### PROVIDED MATERIAL

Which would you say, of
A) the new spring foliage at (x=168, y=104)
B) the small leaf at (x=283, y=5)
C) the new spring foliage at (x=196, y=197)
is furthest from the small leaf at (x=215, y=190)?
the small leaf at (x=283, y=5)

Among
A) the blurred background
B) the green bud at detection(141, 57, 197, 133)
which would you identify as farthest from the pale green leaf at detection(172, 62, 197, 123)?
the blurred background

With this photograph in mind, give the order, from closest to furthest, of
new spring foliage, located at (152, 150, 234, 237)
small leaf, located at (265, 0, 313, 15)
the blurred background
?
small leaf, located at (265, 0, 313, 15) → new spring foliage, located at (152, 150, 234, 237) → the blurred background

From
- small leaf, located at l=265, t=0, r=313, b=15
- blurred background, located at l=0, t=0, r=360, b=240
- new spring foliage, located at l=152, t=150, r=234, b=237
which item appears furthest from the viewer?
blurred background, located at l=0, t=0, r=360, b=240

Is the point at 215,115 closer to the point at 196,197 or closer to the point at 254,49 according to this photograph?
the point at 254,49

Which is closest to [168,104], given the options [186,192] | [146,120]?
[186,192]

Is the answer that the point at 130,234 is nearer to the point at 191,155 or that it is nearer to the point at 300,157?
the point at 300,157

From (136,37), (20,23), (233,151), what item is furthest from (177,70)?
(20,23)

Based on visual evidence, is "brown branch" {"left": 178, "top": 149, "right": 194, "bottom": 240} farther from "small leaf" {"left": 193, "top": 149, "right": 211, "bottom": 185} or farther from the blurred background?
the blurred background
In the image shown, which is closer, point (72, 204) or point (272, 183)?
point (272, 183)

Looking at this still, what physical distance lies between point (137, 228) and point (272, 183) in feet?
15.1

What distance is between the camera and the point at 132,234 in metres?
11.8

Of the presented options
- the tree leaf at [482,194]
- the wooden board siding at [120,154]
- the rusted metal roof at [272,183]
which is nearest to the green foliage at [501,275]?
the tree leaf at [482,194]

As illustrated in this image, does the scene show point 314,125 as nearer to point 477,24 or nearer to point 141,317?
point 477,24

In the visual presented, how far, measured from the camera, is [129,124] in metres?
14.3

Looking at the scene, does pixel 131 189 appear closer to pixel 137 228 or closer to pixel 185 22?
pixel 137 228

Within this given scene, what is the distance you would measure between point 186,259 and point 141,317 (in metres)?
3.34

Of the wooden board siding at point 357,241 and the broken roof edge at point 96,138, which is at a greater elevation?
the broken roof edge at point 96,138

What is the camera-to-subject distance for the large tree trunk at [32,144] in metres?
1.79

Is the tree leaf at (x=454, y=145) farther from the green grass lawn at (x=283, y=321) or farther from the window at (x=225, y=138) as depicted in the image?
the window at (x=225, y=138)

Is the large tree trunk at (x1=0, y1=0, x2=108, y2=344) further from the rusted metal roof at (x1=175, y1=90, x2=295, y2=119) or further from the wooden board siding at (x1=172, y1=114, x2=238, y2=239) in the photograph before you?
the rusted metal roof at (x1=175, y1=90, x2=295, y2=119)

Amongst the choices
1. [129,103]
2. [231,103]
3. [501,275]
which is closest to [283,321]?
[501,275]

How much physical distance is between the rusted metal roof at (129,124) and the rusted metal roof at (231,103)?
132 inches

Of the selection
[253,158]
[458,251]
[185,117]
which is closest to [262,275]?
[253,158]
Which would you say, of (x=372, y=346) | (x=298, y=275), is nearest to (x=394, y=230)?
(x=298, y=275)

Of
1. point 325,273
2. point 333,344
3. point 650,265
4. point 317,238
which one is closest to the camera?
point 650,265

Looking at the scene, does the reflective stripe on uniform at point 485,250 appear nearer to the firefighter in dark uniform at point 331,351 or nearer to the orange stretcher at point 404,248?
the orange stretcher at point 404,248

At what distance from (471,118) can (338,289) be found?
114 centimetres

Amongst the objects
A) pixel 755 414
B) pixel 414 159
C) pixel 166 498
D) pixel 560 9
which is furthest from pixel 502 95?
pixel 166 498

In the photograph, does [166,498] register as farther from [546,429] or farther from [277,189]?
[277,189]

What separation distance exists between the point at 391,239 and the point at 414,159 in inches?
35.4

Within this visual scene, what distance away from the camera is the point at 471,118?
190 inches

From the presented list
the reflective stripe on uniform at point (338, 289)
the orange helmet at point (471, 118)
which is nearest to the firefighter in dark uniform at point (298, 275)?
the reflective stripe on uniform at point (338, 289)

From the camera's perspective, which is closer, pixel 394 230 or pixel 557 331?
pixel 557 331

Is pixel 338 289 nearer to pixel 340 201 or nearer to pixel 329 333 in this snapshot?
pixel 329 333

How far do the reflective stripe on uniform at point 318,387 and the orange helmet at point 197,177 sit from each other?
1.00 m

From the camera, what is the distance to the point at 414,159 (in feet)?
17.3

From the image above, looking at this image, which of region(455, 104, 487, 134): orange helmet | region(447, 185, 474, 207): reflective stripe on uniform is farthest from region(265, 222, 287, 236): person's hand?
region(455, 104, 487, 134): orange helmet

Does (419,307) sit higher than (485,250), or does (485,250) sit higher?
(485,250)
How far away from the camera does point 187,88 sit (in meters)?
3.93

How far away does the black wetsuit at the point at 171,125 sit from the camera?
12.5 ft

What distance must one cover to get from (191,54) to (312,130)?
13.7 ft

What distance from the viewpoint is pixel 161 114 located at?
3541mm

### EXERCISE GOAL
Can you update the records above so that "physical distance" becomes "real-world distance" wherever it occurs, with nothing else changed?

### WRITTEN RESPONSE
Which would you say, of
A) the new spring foliage at (x=168, y=104)
B) the small leaf at (x=283, y=5)
C) the new spring foliage at (x=196, y=197)
is furthest from the small leaf at (x=215, y=190)?
the small leaf at (x=283, y=5)

Among
A) the blurred background
B) the green bud at detection(141, 57, 197, 133)
which would you identify as farthest from the pale green leaf at detection(172, 62, 197, 123)?
the blurred background

With this photograph in mind, give the order, from closest to furthest, of
new spring foliage, located at (152, 150, 234, 237)
small leaf, located at (265, 0, 313, 15)
the blurred background
?
small leaf, located at (265, 0, 313, 15) → new spring foliage, located at (152, 150, 234, 237) → the blurred background

From
- small leaf, located at l=265, t=0, r=313, b=15
- blurred background, located at l=0, t=0, r=360, b=240
- new spring foliage, located at l=152, t=150, r=234, b=237
which item appears furthest from the viewer?
blurred background, located at l=0, t=0, r=360, b=240

Is the point at 215,115 closer to the point at 196,197 or closer to the point at 254,49 according to this photograph?
the point at 254,49

Which is closest to [168,104], given the options [186,192] | [146,120]?
[186,192]

Is the answer that the point at 130,234 is nearer to the point at 191,155 or that it is nearer to the point at 300,157?
the point at 300,157

From (136,37), (20,23), (233,151), what item is furthest from (177,70)?
(20,23)

Based on visual evidence, is "brown branch" {"left": 178, "top": 149, "right": 194, "bottom": 240} farther from "small leaf" {"left": 193, "top": 149, "right": 211, "bottom": 185} or farther from the blurred background?
the blurred background
In the image shown, which is closer, point (72, 204) or point (272, 183)?
point (272, 183)

Looking at this still, what real-world distance lies between point (137, 228) and point (272, 183) in feet?
15.1

What distance is between the camera and the point at 132,234 in metres?
11.8

Of the presented options
- the tree leaf at [482,194]
- the wooden board siding at [120,154]
- the rusted metal roof at [272,183]
which is nearest to the green foliage at [501,275]?
the tree leaf at [482,194]

As illustrated in this image, does the scene show point 314,125 as nearer to point 477,24 or nearer to point 141,317?
point 477,24

In the visual presented, how far, measured from the camera, is [129,124] in metres?
14.3

Looking at the scene, does pixel 131 189 appear closer to pixel 137 228 or closer to pixel 185 22?
pixel 137 228

Within this given scene, what is the distance you would measure between point 186,259 and point 141,317 (in metres)?
3.34

Of the wooden board siding at point 357,241 and the broken roof edge at point 96,138, which is at a greater elevation?
the broken roof edge at point 96,138

What is the camera-to-subject distance for the large tree trunk at [32,144] in metres?
1.79

Is the tree leaf at (x=454, y=145) farther from the green grass lawn at (x=283, y=321) or farther from the window at (x=225, y=138) as depicted in the image?
the window at (x=225, y=138)

Is the large tree trunk at (x1=0, y1=0, x2=108, y2=344) further from the rusted metal roof at (x1=175, y1=90, x2=295, y2=119) or further from the wooden board siding at (x1=172, y1=114, x2=238, y2=239) in the photograph before you?
the rusted metal roof at (x1=175, y1=90, x2=295, y2=119)

Amongst the choices
1. [129,103]
2. [231,103]
3. [501,275]
which is closest to [283,321]?
[501,275]

How much real-world distance is between the rusted metal roof at (129,124) and the rusted metal roof at (231,103)?
132 inches

Of the selection
[253,158]
[458,251]
[185,117]
which is closest to [262,275]?
[253,158]
Which would you say, of (x=372, y=346) | (x=298, y=275), is nearest to (x=394, y=230)?
(x=298, y=275)

Of
1. point 325,273
2. point 333,344
3. point 650,265
4. point 317,238
which one is closest to the camera?
point 650,265

Looking at the scene, does the reflective stripe on uniform at point 485,250 appear nearer to the firefighter in dark uniform at point 331,351 or nearer to the orange stretcher at point 404,248?
the orange stretcher at point 404,248

At what distance from (471,118) can (338,289) be found?
114 centimetres

Amongst the objects
A) pixel 755 414
B) pixel 414 159
C) pixel 166 498
D) pixel 560 9
which is furthest from pixel 502 95?
pixel 166 498

In the photograph, does [166,498] register as farther from [546,429] or farther from [277,189]?
[277,189]

What separation distance exists between the point at 391,239 and the point at 414,159 in inches?
35.4

Within this visual scene, what distance away from the camera is the point at 471,118?
190 inches

From the presented list
the reflective stripe on uniform at point (338, 289)
the orange helmet at point (471, 118)
which is nearest to the firefighter in dark uniform at point (298, 275)?
the reflective stripe on uniform at point (338, 289)

From the camera's perspective, which is closer, pixel 394 230 or pixel 557 331?
pixel 557 331

Is pixel 338 289 nearer to pixel 340 201 or nearer to pixel 329 333 in this snapshot?
pixel 329 333

How far do the reflective stripe on uniform at point 318,387 and the orange helmet at point 197,177 sit from each other?
1.00 m

From the camera, what is the distance to the point at 414,159 (in feet)?
17.3

From the image above, looking at this image, which of region(455, 104, 487, 134): orange helmet | region(447, 185, 474, 207): reflective stripe on uniform is farthest from region(265, 222, 287, 236): person's hand?
region(455, 104, 487, 134): orange helmet

Does (419,307) sit higher than (485,250), or does (485,250) sit higher?
(485,250)
How far away from the camera does point 187,88 sit (in meters)?
3.93

How far away does the black wetsuit at the point at 171,125 sit from the camera?
12.5 ft

What distance must one cover to get from (191,54) to (312,130)?
13.7 ft

What distance from the viewpoint is pixel 161 114 located at?
3541mm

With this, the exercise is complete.